■ **Work instructions**:
Format each line of the material below as a string in a JSON list, one string per line, skipping blank lines and leaving the pictures out of the answer.

■ **Data for this exercise**:

::::::::::

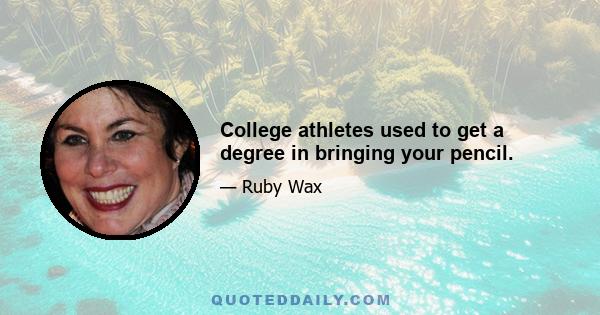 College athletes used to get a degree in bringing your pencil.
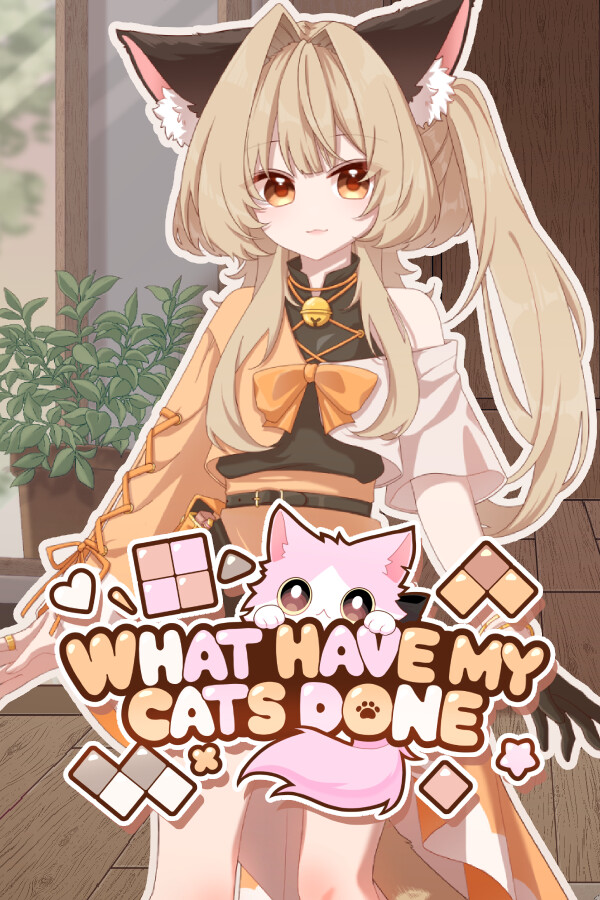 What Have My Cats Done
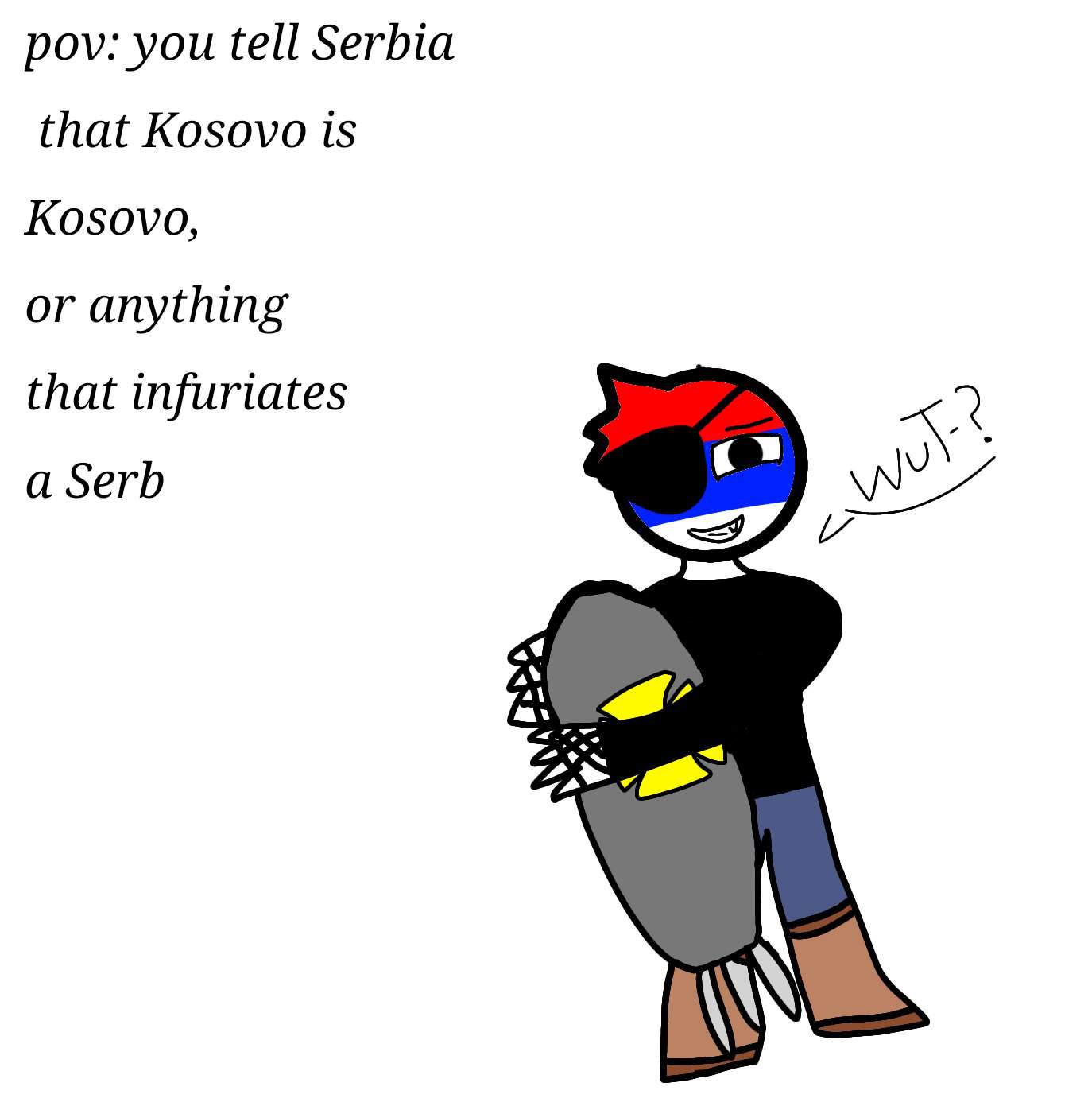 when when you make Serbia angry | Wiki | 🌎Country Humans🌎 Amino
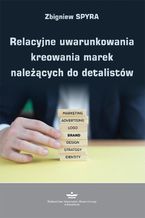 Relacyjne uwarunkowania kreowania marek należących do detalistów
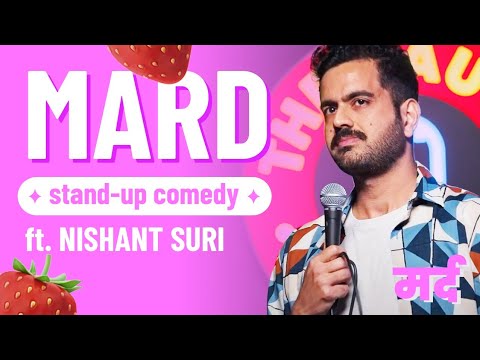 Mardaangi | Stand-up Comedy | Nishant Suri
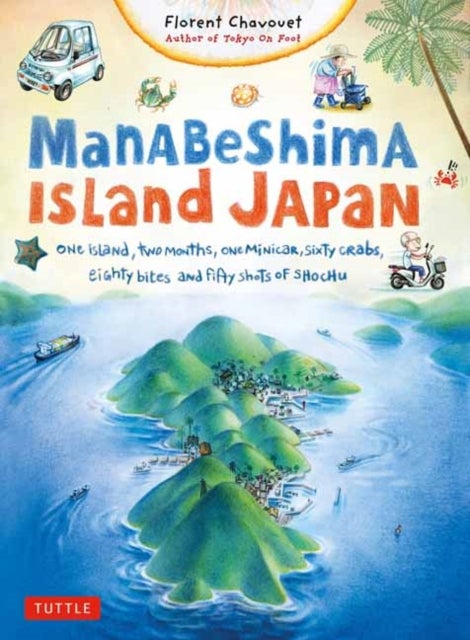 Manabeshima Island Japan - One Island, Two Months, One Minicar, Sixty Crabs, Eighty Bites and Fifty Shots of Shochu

::::::::::

■ **Response for this exercise**:
[
  " College athletes used to get a degree in bringing your pencil.",
  " What Have My Cats Done",
  " when when you make Serbia angry | Wiki | 🌎Country Humans🌎 Amino",
  " Relacyjne uwarunkowania kreowania marek należących do detalistów",
  " Mardaangi | Stand-up Comedy | Nishant Suri",
  " Manabeshima Island Japan - One Island, Two Months, One Minicar, Sixty Crabs, Eighty Bites and Fifty Shots of Shochu"
]